费舍尔和霍尔彻一前一后走进来,油灯早已燃尽,只剩从天花板破洞漏进来的灰白晨光。
西格琳德被吊在原处,双臂高举,腰深深弯折,膝盖勉强撑在干草上。
她一夜未曾真正睡着,魔力被水晶持续抽取带来的空虚与虚脱让她整个人陷入半昏迷状态,意识时而清醒时而模糊。
榨乳机用她自己的魔力驱动了一整夜,两个玻璃吸盘始终紧紧吸附在她的乳房上,不断拉扯吮吸。
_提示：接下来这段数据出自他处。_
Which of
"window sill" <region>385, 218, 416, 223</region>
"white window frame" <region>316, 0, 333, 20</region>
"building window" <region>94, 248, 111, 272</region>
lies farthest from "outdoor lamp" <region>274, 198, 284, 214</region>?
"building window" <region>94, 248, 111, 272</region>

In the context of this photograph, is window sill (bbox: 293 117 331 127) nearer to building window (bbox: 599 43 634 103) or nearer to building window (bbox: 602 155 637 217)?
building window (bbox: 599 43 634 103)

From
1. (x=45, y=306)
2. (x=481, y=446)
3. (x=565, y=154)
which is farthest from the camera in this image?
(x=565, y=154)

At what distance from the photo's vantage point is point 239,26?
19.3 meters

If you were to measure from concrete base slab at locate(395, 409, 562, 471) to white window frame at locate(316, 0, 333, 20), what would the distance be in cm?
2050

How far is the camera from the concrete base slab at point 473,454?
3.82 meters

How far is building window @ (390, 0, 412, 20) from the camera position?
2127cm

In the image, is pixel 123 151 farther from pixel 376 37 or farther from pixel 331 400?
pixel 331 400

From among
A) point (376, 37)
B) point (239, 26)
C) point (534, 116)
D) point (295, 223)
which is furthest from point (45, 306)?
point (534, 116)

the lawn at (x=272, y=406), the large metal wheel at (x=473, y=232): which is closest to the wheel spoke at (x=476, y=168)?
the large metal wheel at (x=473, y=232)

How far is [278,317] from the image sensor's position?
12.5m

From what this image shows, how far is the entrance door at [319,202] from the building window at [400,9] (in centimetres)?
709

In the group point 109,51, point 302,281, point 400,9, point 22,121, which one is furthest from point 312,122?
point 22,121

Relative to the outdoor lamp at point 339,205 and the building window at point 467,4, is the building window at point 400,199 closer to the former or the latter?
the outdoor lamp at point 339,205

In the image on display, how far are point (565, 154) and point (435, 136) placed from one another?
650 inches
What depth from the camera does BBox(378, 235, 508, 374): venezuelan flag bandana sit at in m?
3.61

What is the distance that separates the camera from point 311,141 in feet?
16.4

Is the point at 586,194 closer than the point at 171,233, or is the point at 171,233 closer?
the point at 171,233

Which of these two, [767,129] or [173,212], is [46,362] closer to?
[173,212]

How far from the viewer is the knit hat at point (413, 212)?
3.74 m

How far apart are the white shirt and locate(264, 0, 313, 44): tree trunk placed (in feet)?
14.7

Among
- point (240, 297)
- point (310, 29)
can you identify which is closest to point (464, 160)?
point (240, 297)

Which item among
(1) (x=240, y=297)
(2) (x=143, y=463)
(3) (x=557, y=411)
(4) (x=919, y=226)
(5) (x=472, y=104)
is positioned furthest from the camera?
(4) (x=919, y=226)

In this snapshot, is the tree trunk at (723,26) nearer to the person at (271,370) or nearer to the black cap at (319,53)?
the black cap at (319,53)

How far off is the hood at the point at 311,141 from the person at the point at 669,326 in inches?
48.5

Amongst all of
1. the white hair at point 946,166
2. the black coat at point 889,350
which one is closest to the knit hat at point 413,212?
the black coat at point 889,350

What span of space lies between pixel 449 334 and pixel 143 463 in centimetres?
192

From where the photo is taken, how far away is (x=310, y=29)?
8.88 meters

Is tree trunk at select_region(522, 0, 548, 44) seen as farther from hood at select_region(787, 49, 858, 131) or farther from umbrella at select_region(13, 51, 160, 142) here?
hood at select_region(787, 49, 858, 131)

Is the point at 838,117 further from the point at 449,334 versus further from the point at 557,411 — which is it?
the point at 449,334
到现在,她的乳房已经肿胀得不成样子,乳晕被吸盘边缘勒出两圈深深的紫红勒痕,乳头被反复真空牵拉得又长又粗,像两颗熟透的红樱桃,顶端残留着被榨出的透明腺液,在晨光下闪着湿润的光泽。
乳房垂坠着,轻微颤动都带来火辣辣的酸胀痛感,仿佛乳根处被无数细针反复扎刺,稍稍一动就疼得她倒抽冷气。
看到两人进来,她金色竖瞳瞬间睁大,眼泪汪汪地涌出。
她声音沙哑虚弱,带着明显的哭腔急切恳求:
“……求求你们……放开我吧……我真的……受不了了……好疼……呜呜……放了我……”
费舍尔走上前,先检查了榨乳机,然后伸手关掉驱动槽里的水晶。